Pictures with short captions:

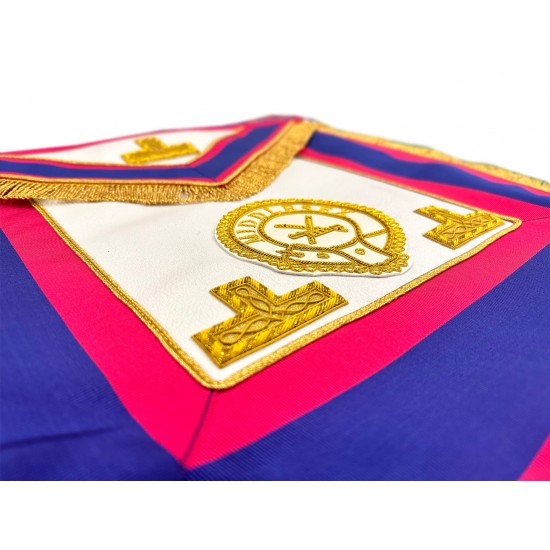 Mark Provincial Full Dress Apron Badge Attached on Lambskin Apron - Masonic regalia for ceremonial occasions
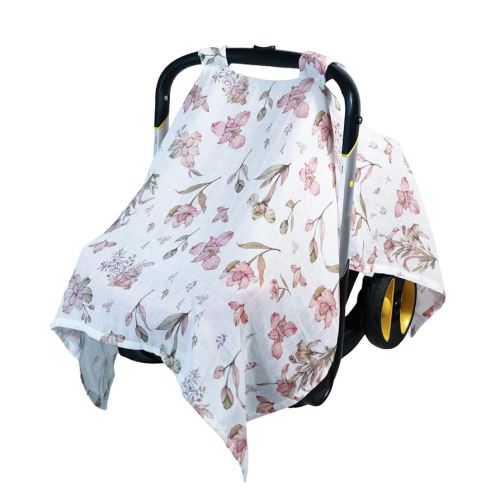 Muslin Car Seat Cover for Babies - Soft & Breathable Infant Carrier Canopy, Lightweight Sunshade for Summer, Universal Fit for Baby Boys & Girls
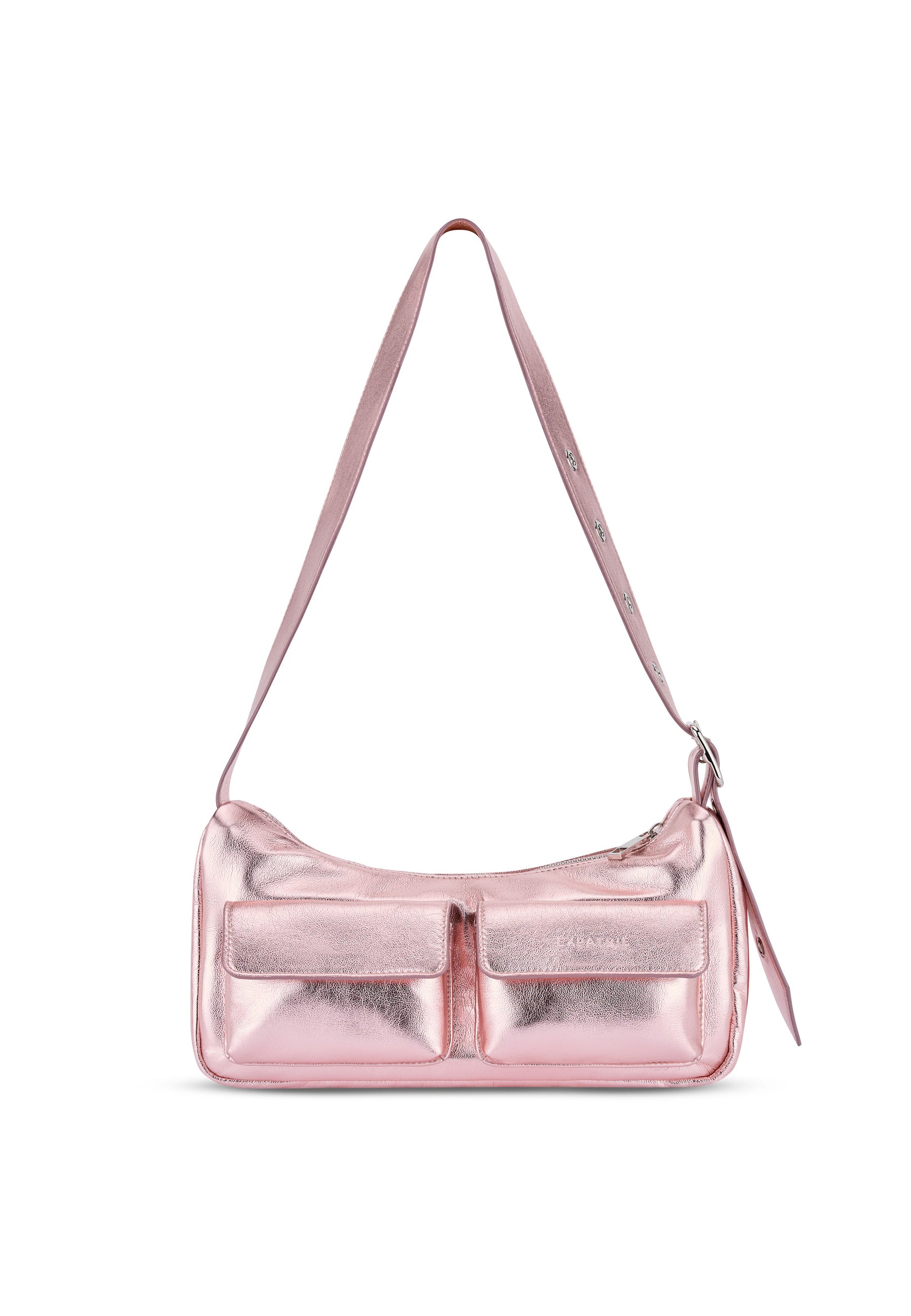 ELECTRA Handtasche in metallic Roségold mit verstellbarem Schulterriemen und zwei Vordertaschen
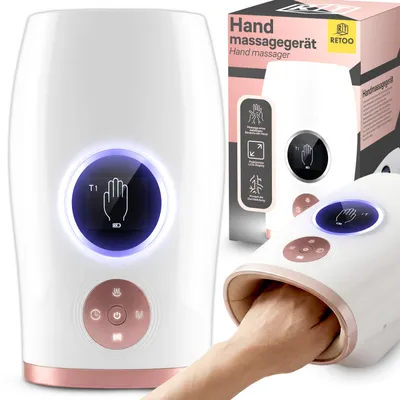 Produktbild von Handmassagegerät mit Wärme und Kompression, Handmassage, 3 Modi, 3 Intensitätsstufen, Schmerzlinderung für Finger und Handgelenk, LCD, Timer, Retoo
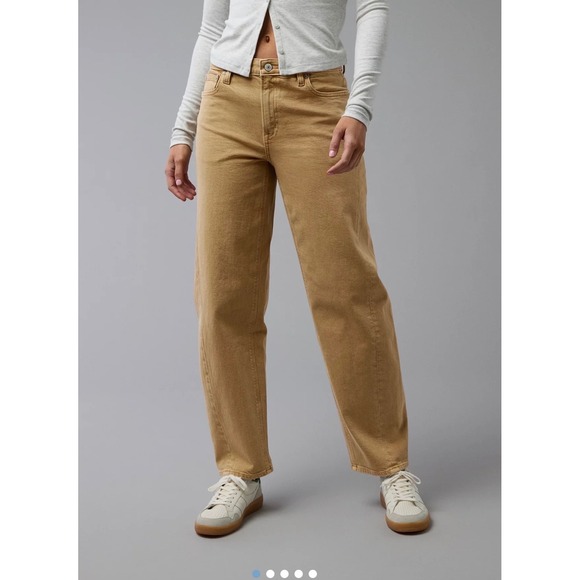 American Eagle Outfitters Denim - American Eagle Barrel Jeans Women 16 Tan Excellent High Rise Relaxed Khaki Boho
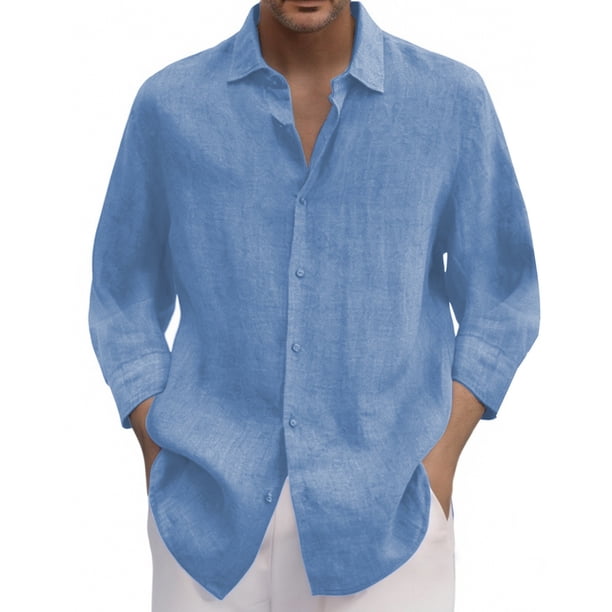 Camisa informal de manga 3/4 con solapa para hombre: poliéster transpirable, color liso, corte holgado, ideal para el trabajo y el ocio (M-XXXL)
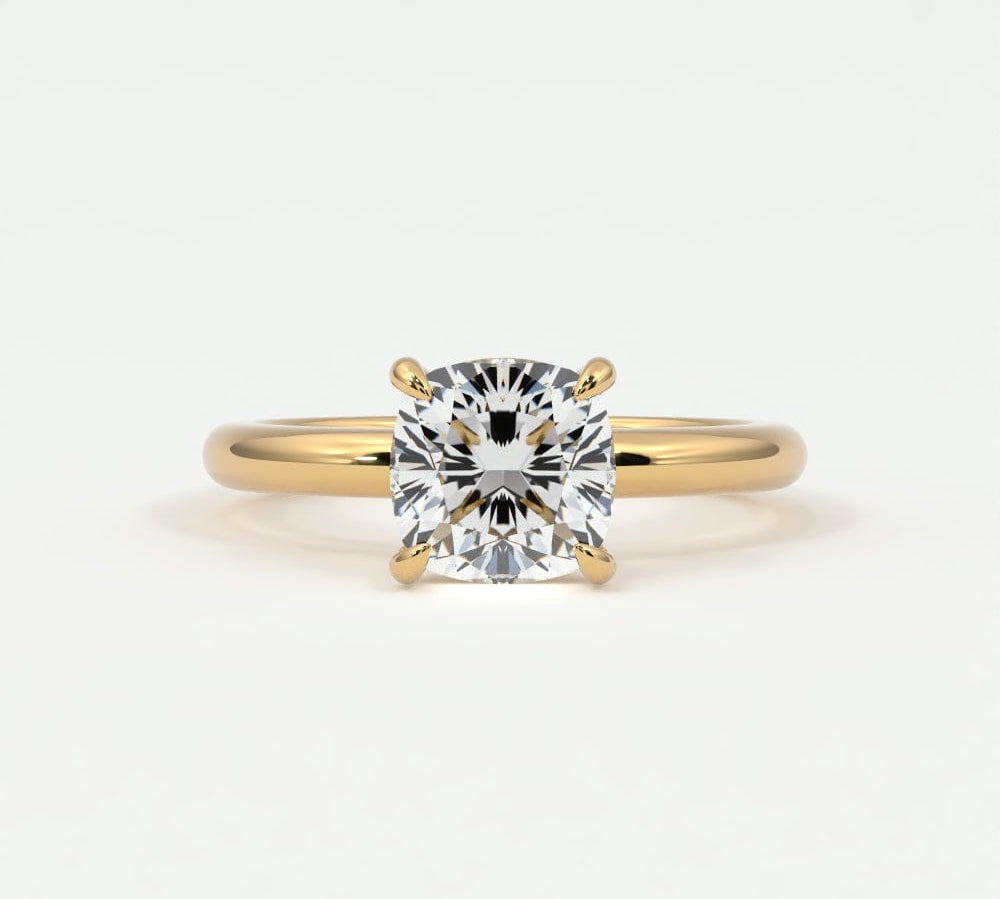 Rings 14K Yellow Gold / 7 Cushion Cut Diamond Solitaire Band
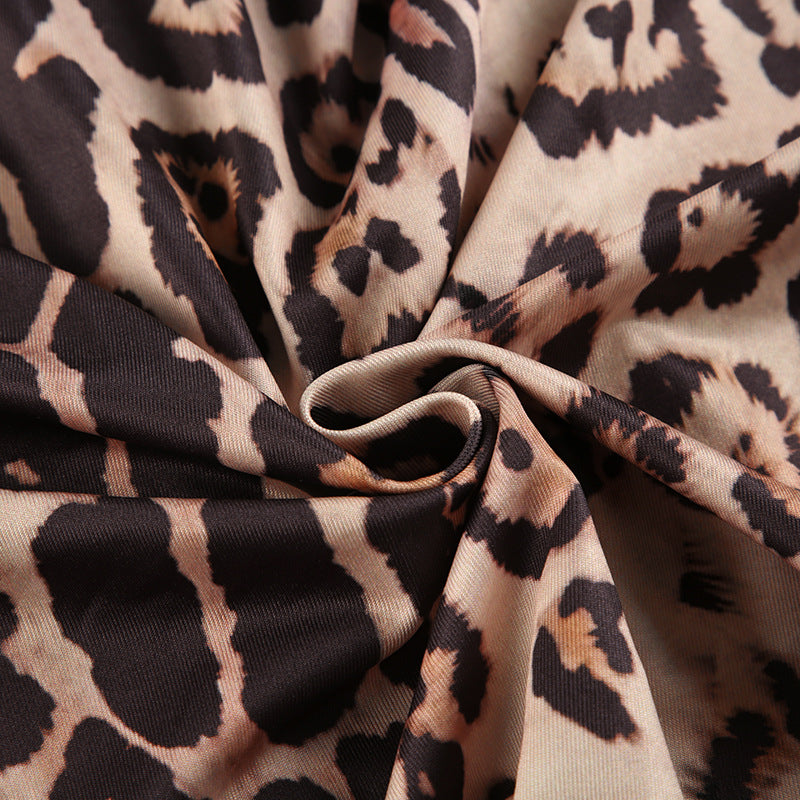 Leopard Print Lace - Trimmed Crop Top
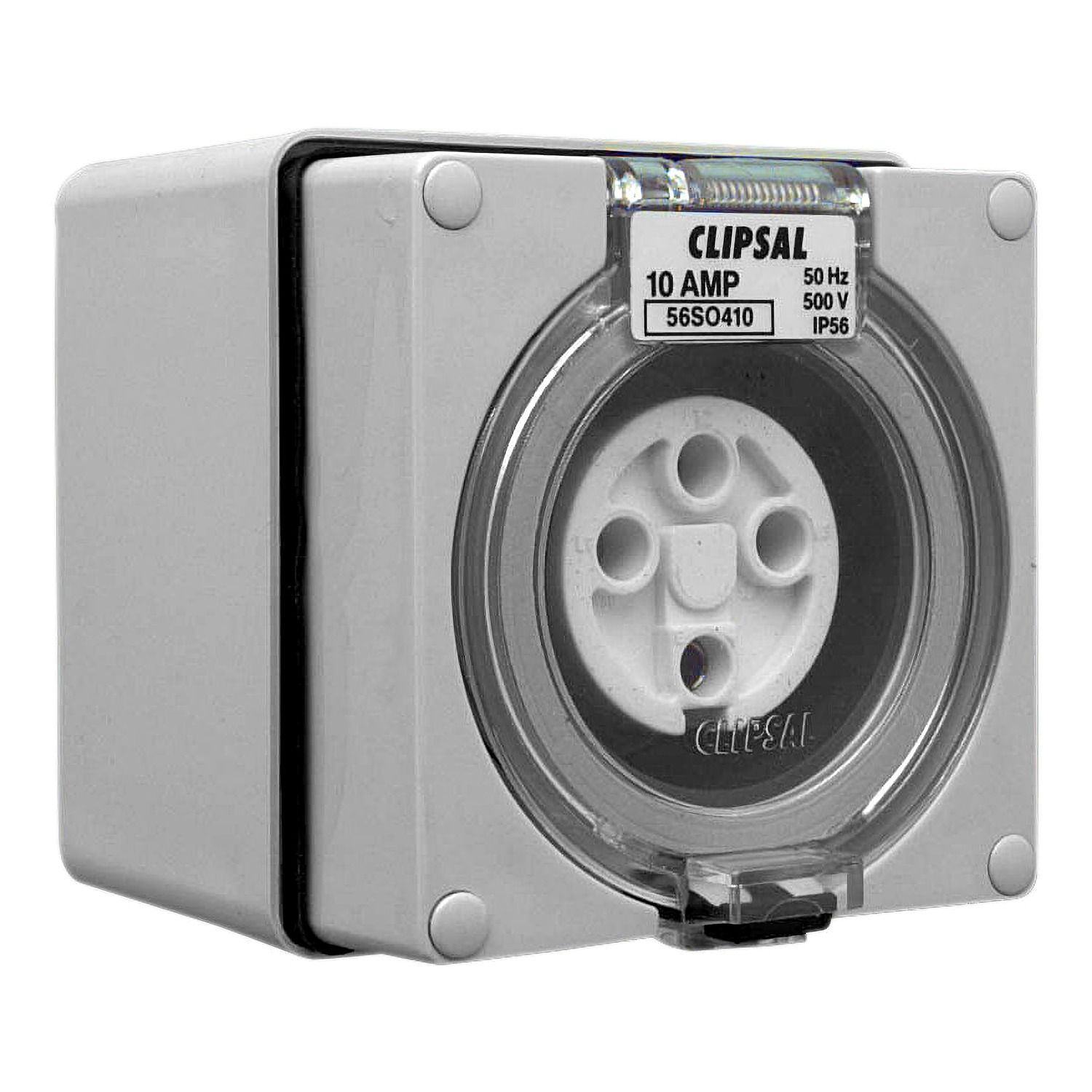 Picture of Surface Socket, Clipsal - 56 Series, IP66, 500V 10A - 4 Round Pins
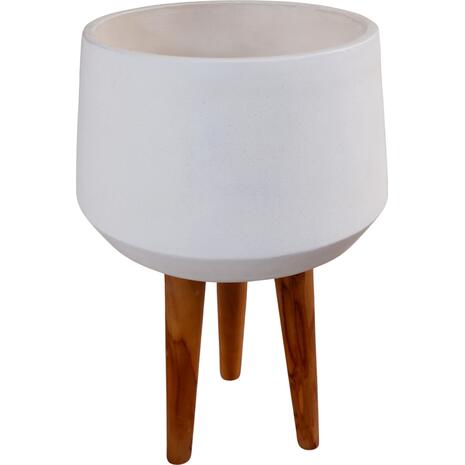 ΓΛΑΣΤΡΑ ΕΣΩΤ.ΧΩΡΟΥ QUAN HM4680.02L FIBER CEMENT ΛΕΥΚΟ--ΒΑΣΗ TEAK Φ38x62Υεκ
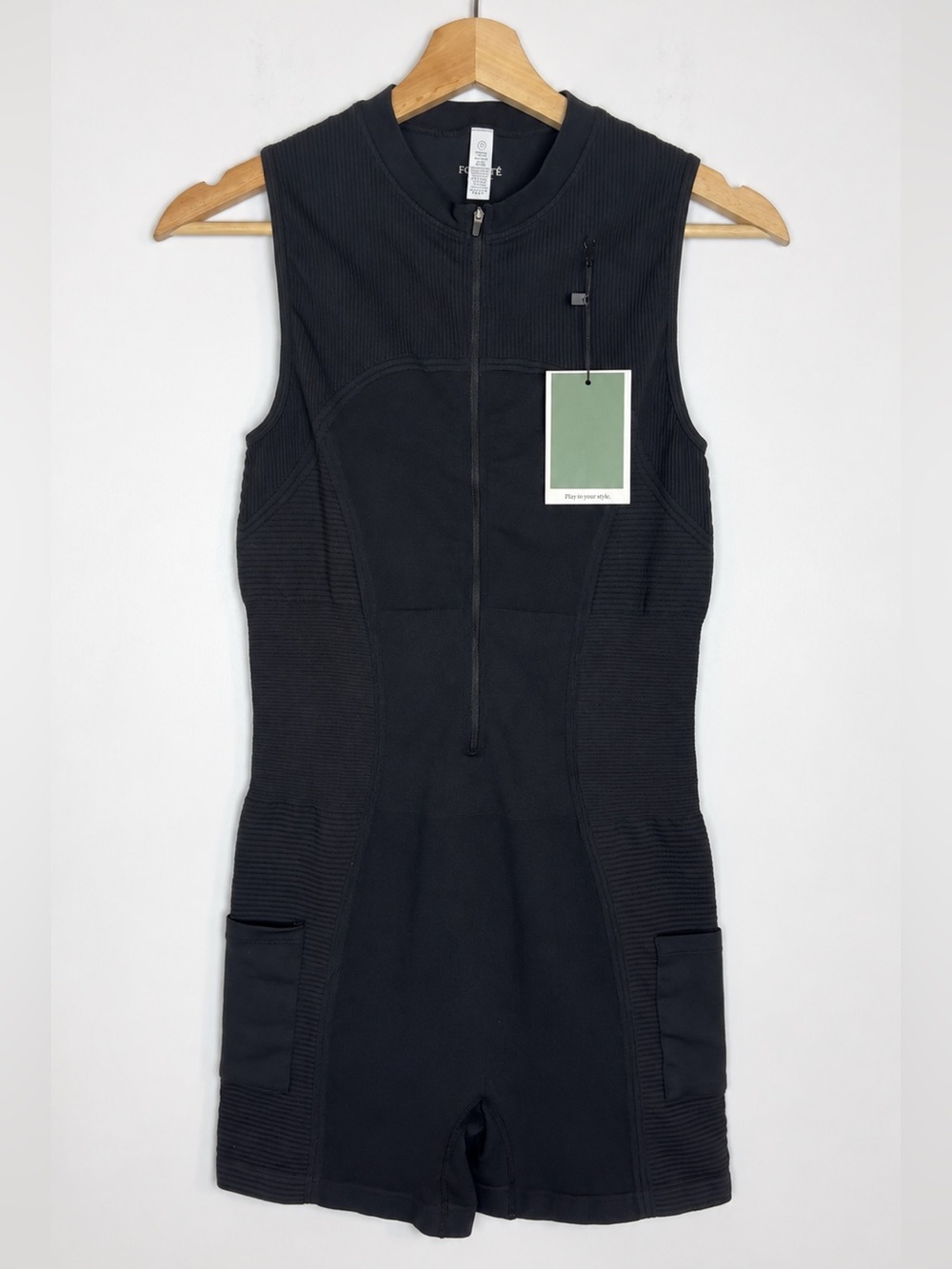 Fore-te Anthropologie Remy Playsuit Romper Black Preppy Athletic Black M/L - Picture 3 of 10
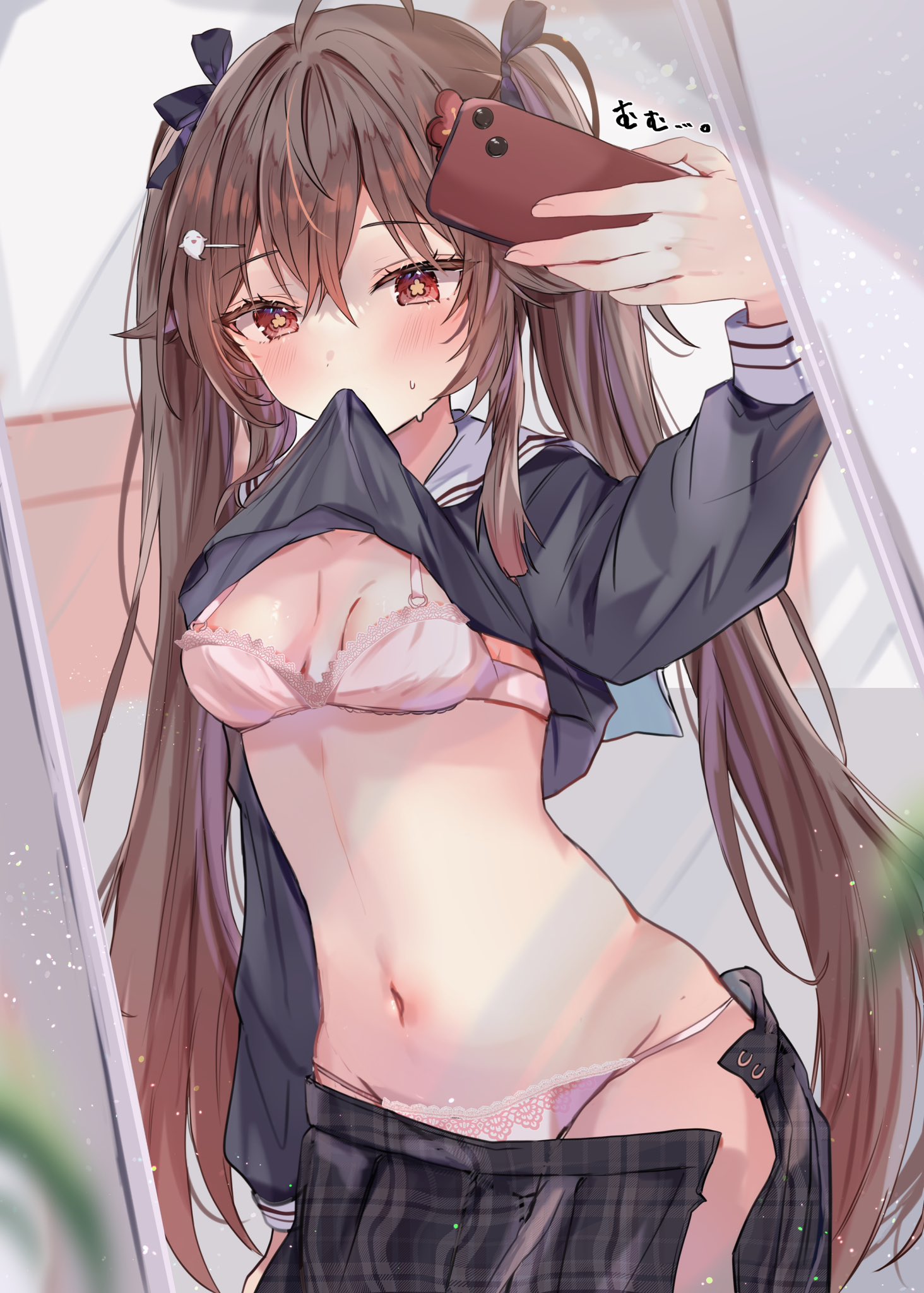maruro, hu tao (genshin impact), genshin impact, highres, 1girl, alternate costume, blush, bra, breasts, brown hair, clothes lift, cowboy shot, flower-shaped pupils, hair between eyes, hair ribbon, holding, holding phone, long hair, long sleeves, mirror, mirror selfie, mouth hold, navel, panties, phone, red eyes, ribbon, sailor collar, school uniform, selfie, serafuku, shirt lift, small breasts, solo, stomach, sweat, symbol-shaped pupils, taking picture, twintails, underwear, undressing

Exercise
Exact copies of all the entries are needed; output them without the pictures.

Result
 Mark Provincial Full Dress Apron Badge Attached on Lambskin Apron - Masonic regalia for ceremonial occasions
 Muslin Car Seat Cover for Babies - Soft & Breathable Infant Carrier Canopy, Lightweight Sunshade for Summer, Universal Fit for Baby Boys & Girls
 ELECTRA Handtasche in metallic Roségold mit verstellbarem Schulterriemen und zwei Vordertaschen
 Produktbild von Handmassagegerät mit Wärme und Kompression, Handmassage, 3 Modi, 3 Intensitätsstufen, Schmerzlinderung für Finger und Handgelenk, LCD, Timer, Retoo
 American Eagle Outfitters Denim - American Eagle Barrel Jeans Women 16 Tan Excellent High Rise Relaxed Khaki Boho
 Camisa informal de manga 3/4 con solapa para hombre: poliéster transpirable, color liso, corte holgado, ideal para el trabajo y el ocio (M-XXXL)
 Rings 14K Yellow Gold / 7 Cushion Cut Diamond Solitaire Band
 Leopard Print Lace - Trimmed Crop Top
 Picture of Surface Socket, Clipsal - 56 Series, IP66, 500V 10A - 4 Round Pins
 ΓΛΑΣΤΡΑ ΕΣΩΤ.ΧΩΡΟΥ QUAN HM4680.02L FIBER CEMENT ΛΕΥΚΟ--ΒΑΣΗ TEAK Φ38x62Υεκ
 Fore-te Anthropologie Remy Playsuit Romper Black Preppy Athletic Black M/L - Picture 3 of 10
maruro, hu tao (genshin impact), genshin impact, highres, 1girl, alternate costume, blush, bra, breasts, brown hair, clothes lift, cowboy shot, flower-shaped pupils, hair between eyes, hair ribbon, holding, holding phone, long hair, long sleeves, mirror, mirror selfie, mouth hold, navel, panties, phone, red eyes, ribbon, sailor collar, school uniform, selfie, serafuku, shirt lift, small breasts, solo, stomach, sweat, symbol-shaped pupils, taking picture, twintails, underwear, undressing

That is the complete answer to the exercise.